For example, the book " Modeling our world ..."(Translation) is a comprehensive guide and a guide to modeling data in GIS in general, and on the data model of geodatabase in particular. The book shows how to generate the correct data modeling solutions, solutions that participate in each aspect of the GIS project: from the design of the base data and data collection to spatial analysis and visual representation. It is described in detail how to design a geographical database, a corresponding project, configure the functionality of the database without programming, control the stream of work in complex projects, simulate a variety of network structures, such as river, transport or electrical networks, Implement data to the process of geographic analysis and display, as well as create 3D data models GIS. BOOK " Design geodatabases for transport"Contains methodological approaches tested on a large number of projects and fully relevant to the legislative requirements of Europe and the United States, as well as international standards. And in the book" GIS: New Energy of Electric and Gas Enterprises"With the use of real examples, the advantages that corporate GIS can give an energy supplier company, including aspects such as customer service, network operation and other business processes.


Some of the books, translation and original issues published in Russian by Esri Cis and Data +. They are affected both conceptual issues related to GIS technology and many applied aspects of modeling and deploying GIS of a different scale and destination.

Applying sectoral models Consider on the example of the BISDM data model (Building Interior Space Data Model, the information model of the internal space of the building) version 3.0. BISDM is the development of a more general model BIM (Building Information Model, the information model of the building) and is intended for use in the tasks of design, construction, operation and conclusion from the operation of buildings and structures. Used in GIS, it allows to effectively exchange geodan with other platforms and interact with them. Refers to the general group of FM tasks (organization of the organization's infrastructure).
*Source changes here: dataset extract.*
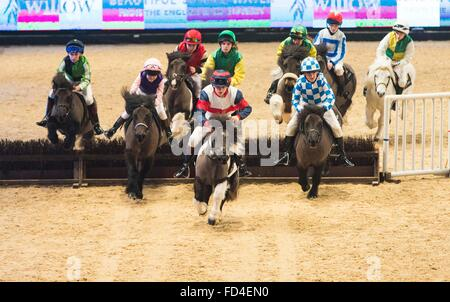 The Liverpool International Horse Show today (Sunday 3/1/16). The Shetland Grand National takes place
We list the main advantages of the BISDM model, the use of which allows:

  • organize the exchange of information in a heterogeneous environment according to the Unified Regulations;
  • get the "physical" embodiment of the concept of BIM and recommended rules for the construction of a construction project;
  • maintain a single storage facility in the entire life cycle of the building (from the project to output from operation);
  • coordinate the work of various professionals in the project;
  • visualize the laid calendar plan and stages of construction for all participants;
  • give a preliminary assessment of the cost and time limits (4D and 5D data);
  • monitor the progress of the project;
  • ensure high-quality operation of the building, including maintenance and repair;
  • become part of the asset management system, including the functions of analyzing the efficiency of areas of use (rental, warehouse, employee management);
  • conduct the calculation and managing the tasks of the energy efficiency of the building;
  • model the movement of human streams.

BISDM defines the rules for working with spatial data at the level of the internal premises in the building, including the purpose and uses of the use, laid communications, installed equipment, repairing repairs and maintenance, logging of incidents, relationships with other assets of the company. The model helps to create a single storage of geographic and non-geographic data. The experience of leading global companies was used to allocate entities and modeling at the level of BGD (geodatabase base) of the spatial and logical relationships of all physical elements forming both the building itself and its inner premises. Following the principles of BISDM makes it possible to significantly simplify the integration tasks with other systems. At the first stage, this is usually integrating with CAD. Then, during the operation of the building, data exchange is used with ERP and EAM systems (SAP, TRIRIGA, MAXIMO, etc.).


Visualization of BISDM structural elements by ARCGIS.

In the case of using BISDM, the Customer / Object owner receives through the exchange of information from the idea of \u200b\u200bcreating an object before developing a full project, monitoring construction with relevant information to the time of commissioning, control of parameters during operation, and even during reconstruction or output of the object from operation. Following the BISDM paradigm, GIS and the BGD generated by it becomes a common data storage for related systems. Often, data created and operated by third-party systems are in BGD. This must be taken into account when designing the architecture of the system being created.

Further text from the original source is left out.